━━━━━ SELECTED EXTRACT ━━━━━

NAIC staff agreed with language that was proposed by the interested parties, and included that language with edits in the bond definition, issue paper, and draft SSAP edits for subsequent exposure at the Summer National Meeting:
- Instead of removing the US TIPs footnote from the proposed bond definition per interested parties’ comments, the NAIC staff recommended revising both the footnote and paragraph 3b for clarification. The securities that involve either leverage or an inverse adjustment relationship, are intentionally precluded from being classified as bonds under the proposed bond definition. US TIPs are securities with plain vanilla inflation adjustment and are not excluded from bond classification.
- A proposed change to the Substantive Credit Enhancement Language included within the glossary of the Proposed Bond Definition with modifications that the first loss positions are required to have contractual principal and interest payments along with substantive credit enhancements to qualify for bond reporting, or they shall be reported on Schedule BA.
- Adding a new paragraph to the draft issue paper for the feeder fund structure after paragraph 26. NAIC staff agreed that the feeder fund has an equity interest in another fund which only holds debt instruments and passes those fixed income cashflows to the ultimate debt holder, may be qualified to have bond treatment as long as the feeder fund structure passes through fixed income like cashflows to the investors in a timely manner and pass the substantive credit enhancement test.
The NAIC staff were directed to work on:
- Integrating the Appendix I content into the bond definition, SSAPs and issue paper.

━━━━━ ENTRIES ━━━━━

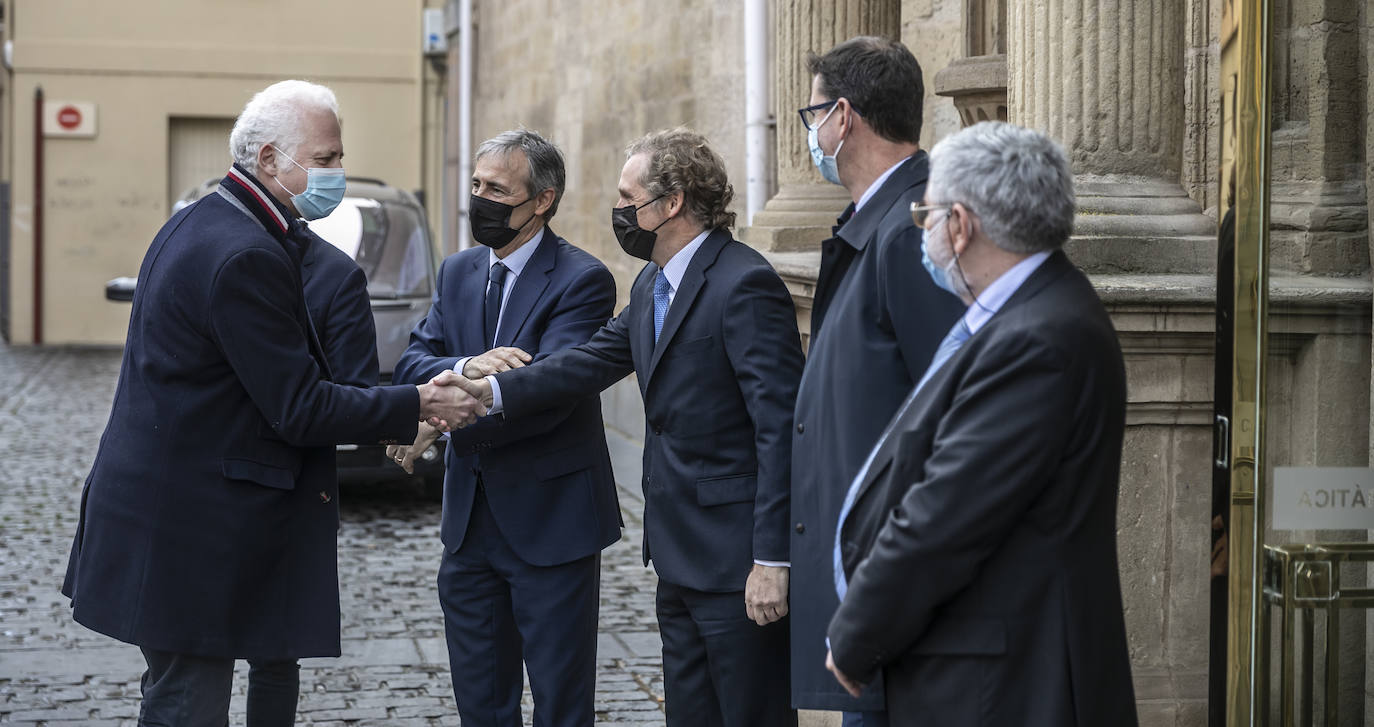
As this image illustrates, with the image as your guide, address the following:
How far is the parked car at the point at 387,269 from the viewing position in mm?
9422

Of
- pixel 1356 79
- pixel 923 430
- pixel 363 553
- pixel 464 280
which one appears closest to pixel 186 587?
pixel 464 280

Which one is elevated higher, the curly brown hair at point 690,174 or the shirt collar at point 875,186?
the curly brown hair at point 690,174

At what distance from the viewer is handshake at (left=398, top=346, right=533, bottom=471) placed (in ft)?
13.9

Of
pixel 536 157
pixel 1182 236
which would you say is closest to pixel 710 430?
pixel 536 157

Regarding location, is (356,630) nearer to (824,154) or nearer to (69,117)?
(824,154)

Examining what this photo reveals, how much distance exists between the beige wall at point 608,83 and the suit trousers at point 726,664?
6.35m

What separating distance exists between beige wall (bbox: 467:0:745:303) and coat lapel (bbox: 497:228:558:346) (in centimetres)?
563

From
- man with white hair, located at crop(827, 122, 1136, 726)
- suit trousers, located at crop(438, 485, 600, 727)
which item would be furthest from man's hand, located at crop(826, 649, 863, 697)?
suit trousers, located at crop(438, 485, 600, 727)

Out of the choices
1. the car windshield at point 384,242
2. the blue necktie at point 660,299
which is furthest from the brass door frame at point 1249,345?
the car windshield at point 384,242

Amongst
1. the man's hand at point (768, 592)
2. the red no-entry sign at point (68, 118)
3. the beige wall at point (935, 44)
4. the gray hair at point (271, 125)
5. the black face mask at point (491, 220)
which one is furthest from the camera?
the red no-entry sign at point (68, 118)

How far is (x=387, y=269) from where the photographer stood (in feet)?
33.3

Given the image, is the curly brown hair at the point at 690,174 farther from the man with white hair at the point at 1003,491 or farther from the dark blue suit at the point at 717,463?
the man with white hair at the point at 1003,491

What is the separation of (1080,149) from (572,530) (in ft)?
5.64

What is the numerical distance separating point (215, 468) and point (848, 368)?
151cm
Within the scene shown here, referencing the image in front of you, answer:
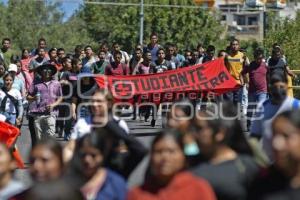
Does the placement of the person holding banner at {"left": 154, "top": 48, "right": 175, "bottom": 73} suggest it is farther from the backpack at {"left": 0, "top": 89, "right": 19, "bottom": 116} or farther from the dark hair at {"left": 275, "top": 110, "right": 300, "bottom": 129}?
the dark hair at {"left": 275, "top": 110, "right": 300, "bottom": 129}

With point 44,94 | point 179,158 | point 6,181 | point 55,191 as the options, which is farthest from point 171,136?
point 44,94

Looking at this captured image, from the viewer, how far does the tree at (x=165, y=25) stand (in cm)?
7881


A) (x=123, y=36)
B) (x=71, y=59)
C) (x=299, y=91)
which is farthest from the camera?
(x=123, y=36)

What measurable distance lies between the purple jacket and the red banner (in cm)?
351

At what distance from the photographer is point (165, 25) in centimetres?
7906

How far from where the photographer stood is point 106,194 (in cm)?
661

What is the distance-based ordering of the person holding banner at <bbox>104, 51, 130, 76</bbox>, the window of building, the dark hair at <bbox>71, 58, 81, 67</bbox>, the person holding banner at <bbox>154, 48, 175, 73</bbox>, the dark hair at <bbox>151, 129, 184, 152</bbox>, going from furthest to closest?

━━━━━

**TASKS AND EXERCISES**:
**a.** In the NAIC excerpt, where shall first loss positions be reported if they do not qualify for bond reporting?
**b.** Transcribe the NAIC excerpt between "NAIC staff agreed with" and "from bond classification.", inclusive.
**c.** According to the opening sentence of the NAIC excerpt, into which documents did NAIC staff include the interested parties' language? Name them all.
Nothing in the rows is needed.

**TASK-BY-TASK SOLUTIONS**:
**a.** On Schedule BA.

**b.**
NAIC staff agreed with language that was proposed by the interested parties, and included that language with edits in the bond definition, issue paper, and draft SSAP edits for subsequent exposure at the Summer National Meeting:
- Instead of removing the US TIPs footnote from the proposed bond definition per interested parties’ comments, the NAIC staff recommended revising both the footnote and paragraph 3b for clarification. The securities that involve either leverage or an inverse adjustment relationship, are intentionally precluded from being classified as bonds under the proposed bond definition. US TIPs are securities with plain vanilla inflation adjustment and are not excluded from bond classification.

**c.** The bond definition, the issue paper, and the draft SSAP edits.